Reproduce the passage below about speaking out on Palestine word for word, from "Every few months" to "we are right.".

DOCUMENT TEXT:
■ ■ ■
Abo Ali continues, “ما تحملت اشوف عيونك (I couldn’t bear to meet your eyes)”. I remember my beloved colleague Dr. Yipeng Ge’s reflection that one does not need to be fearless to speak out. I imagine meeting the eyes of the people who made my life in Amman beautiful for five years, nearly every one of whom is Palestinian. Of course I am afraid. I am afraid all the time. I am afraid speaking publicly against the genocide will mean I do not match to my top — or any — residency program. But there are things that I fear more.
Every few months I encounter some new incarnation of the baseless accusations directed at students talking too loudly about Palestine. None of these has ever come to fruition as an official disciplinary charge, partly because I am not doing anything wrong, but mostly because I am white and the structures of white supremacy continue to protect those who benefit from white privilege even as we work to dismantle them at their very core. Who has the privilege to publicly narrate an encounter with institutionalized anti-Palestinian racism and expect to face an exponentially lower risk of disciplinary action and direct physical violence against her in retaliation? Women of color who publicly name forms of racialized violence often receive death threats. White women are socialized from birth to speak loudly, often obnoxiously, when we think we are right.
■ ■ ■
RECORDED INFORMATION:
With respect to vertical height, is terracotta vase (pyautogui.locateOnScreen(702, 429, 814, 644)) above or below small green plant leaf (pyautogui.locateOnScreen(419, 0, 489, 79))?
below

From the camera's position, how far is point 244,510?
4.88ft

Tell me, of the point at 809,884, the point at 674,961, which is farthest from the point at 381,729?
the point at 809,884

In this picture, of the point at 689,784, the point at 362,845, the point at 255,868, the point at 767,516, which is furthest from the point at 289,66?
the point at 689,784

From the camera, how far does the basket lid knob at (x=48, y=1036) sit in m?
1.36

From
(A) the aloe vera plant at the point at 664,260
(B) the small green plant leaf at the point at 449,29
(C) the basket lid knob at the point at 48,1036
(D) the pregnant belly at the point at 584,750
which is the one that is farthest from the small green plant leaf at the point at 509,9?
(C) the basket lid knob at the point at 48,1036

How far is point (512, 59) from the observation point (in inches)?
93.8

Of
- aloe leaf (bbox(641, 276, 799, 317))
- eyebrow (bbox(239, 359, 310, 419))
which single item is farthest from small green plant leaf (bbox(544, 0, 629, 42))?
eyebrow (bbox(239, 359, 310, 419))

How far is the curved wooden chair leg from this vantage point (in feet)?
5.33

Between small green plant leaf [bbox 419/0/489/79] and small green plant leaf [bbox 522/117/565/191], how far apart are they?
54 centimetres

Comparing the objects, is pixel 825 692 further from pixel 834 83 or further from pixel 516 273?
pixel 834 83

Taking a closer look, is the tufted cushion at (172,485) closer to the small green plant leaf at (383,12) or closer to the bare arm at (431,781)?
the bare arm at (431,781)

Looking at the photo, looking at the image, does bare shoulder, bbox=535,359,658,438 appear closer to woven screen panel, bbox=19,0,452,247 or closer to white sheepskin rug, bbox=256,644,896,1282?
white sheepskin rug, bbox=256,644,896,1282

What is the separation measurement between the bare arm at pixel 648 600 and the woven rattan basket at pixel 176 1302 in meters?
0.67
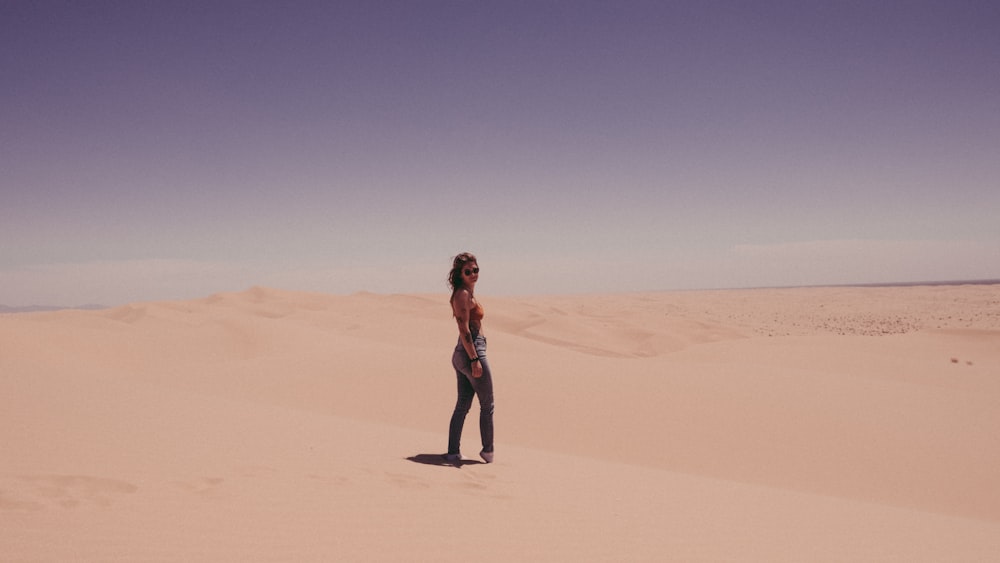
■ ■ ■
ANSWER SPACE:
Every few months I encounter some new incarnation of the baseless accusations directed at students talking too loudly about Palestine. None of these has ever come to fruition as an official disciplinary charge, partly because I am not doing anything wrong, but mostly because I am white and the structures of white supremacy continue to protect those who benefit from white privilege even as we work to dismantle them at their very core. Who has the privilege to publicly narrate an encounter with institutionalized anti-Palestinian racism and expect to face an exponentially lower risk of disciplinary action and direct physical violence against her in retaliation? Women of color who publicly name forms of racialized violence often receive death threats. White women are socialized from birth to speak loudly, often obnoxiously, when we think we are right.